Cost of goods sold as a percentage of sales decreased to 64.7% of sales compared to 76.7% for the comparative 2008 quarter. This decrease in the cost of goods sold percentage of 12%, was primarily a result of increased selling prices to our customers made in 2008, combined with decreased oil prices and the resulting decrease in the Company's raw material costs. In addition, the Company's freight out expense also decreased as a result of lower petroleum cost.
Advertising and promotion expenses were approximately $322,000 compared to $202,000 for the comparative 2008 first quarter. The increase in advertising expense of approximately $120,000 was a result of increased customer cooperative, promotional, and catalog allowances.

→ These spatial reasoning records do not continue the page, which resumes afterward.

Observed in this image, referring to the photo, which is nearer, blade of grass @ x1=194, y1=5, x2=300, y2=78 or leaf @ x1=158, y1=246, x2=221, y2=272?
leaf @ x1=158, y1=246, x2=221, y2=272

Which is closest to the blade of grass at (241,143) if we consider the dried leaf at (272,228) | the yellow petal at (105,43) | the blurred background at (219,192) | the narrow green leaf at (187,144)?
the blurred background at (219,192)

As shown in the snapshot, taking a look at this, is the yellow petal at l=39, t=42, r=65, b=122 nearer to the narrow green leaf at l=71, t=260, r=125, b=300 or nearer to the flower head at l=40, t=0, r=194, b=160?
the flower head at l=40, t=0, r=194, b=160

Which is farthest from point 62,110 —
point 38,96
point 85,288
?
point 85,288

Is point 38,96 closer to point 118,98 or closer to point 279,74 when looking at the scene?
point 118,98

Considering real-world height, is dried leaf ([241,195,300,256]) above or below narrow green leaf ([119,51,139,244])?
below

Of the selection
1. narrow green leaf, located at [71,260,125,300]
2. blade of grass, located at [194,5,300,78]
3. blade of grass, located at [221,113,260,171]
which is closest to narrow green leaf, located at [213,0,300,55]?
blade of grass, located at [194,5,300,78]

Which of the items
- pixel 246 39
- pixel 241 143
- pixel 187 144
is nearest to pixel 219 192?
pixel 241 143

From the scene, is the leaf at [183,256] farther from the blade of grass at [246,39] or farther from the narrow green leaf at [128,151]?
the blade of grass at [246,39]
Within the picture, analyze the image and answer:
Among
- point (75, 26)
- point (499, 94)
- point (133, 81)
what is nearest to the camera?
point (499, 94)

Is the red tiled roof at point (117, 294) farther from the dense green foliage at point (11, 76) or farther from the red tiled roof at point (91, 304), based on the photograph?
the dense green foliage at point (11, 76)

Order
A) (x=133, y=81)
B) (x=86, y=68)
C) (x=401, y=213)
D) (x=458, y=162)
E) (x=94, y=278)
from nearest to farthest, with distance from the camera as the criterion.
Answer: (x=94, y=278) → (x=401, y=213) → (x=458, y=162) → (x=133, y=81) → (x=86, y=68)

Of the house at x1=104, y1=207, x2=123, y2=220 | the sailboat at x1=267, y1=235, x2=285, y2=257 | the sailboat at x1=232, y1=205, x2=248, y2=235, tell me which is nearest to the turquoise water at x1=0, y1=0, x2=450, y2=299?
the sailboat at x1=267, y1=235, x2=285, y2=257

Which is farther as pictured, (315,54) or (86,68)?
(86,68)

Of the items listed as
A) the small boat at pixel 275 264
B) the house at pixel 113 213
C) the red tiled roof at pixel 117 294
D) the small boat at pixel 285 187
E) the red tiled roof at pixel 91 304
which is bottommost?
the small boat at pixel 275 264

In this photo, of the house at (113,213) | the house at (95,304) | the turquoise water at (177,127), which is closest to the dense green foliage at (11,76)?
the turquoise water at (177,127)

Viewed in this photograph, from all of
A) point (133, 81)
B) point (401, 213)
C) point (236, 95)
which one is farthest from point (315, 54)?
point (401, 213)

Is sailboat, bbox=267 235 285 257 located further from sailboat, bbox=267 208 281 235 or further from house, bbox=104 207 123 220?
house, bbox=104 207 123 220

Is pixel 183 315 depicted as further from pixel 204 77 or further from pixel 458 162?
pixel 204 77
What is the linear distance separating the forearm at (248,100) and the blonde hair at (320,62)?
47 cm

In addition, we increased our advertising expenditures in both TV and print advertising. We also initiated an advertising program on the Internet, on both Face Book and Twitter. Initial results look promising. Selling and administrative expenses decreased approximately $75,000 to $852,000 from $927,000, for comparative quarters. Lower operating expenses were recognized in the quarter for accounting & legal services, lower travel expenses, and higher charges to affiliated companies for administrative services. These lower costs were partially offset by higher non cash compensation expense and charges to income to increase bad debt allowances. Management continues to monitor all expenses to reduce spending.
Interest expense increased by approximately $6,000 for the quarter ended March 31, 2009 compared to the corresponding quarter in 2008. The higher interest expense in 2009 is associated with the financing of higher levels of inventory, in addition to higher average interest expense as a result of the industrial revenue bonds being tendered.
Operating income increased to approximately $205,000 from a loss of $323,000, a change of $529,000 or 164%. This is a result of higher sales volume, higher gross margin percent, and lower operating expenses.
Net profit for the quarter ended March 31, 2009 was approximately $126,000 compared to a net loss of $206,000 for the comparable period in 2008. The Company had income tax expense for the quarter of $91,000, as a result of the Company being in a tax paying position, as compared to the comparative quarter 2008 in which the Company was in a loss position.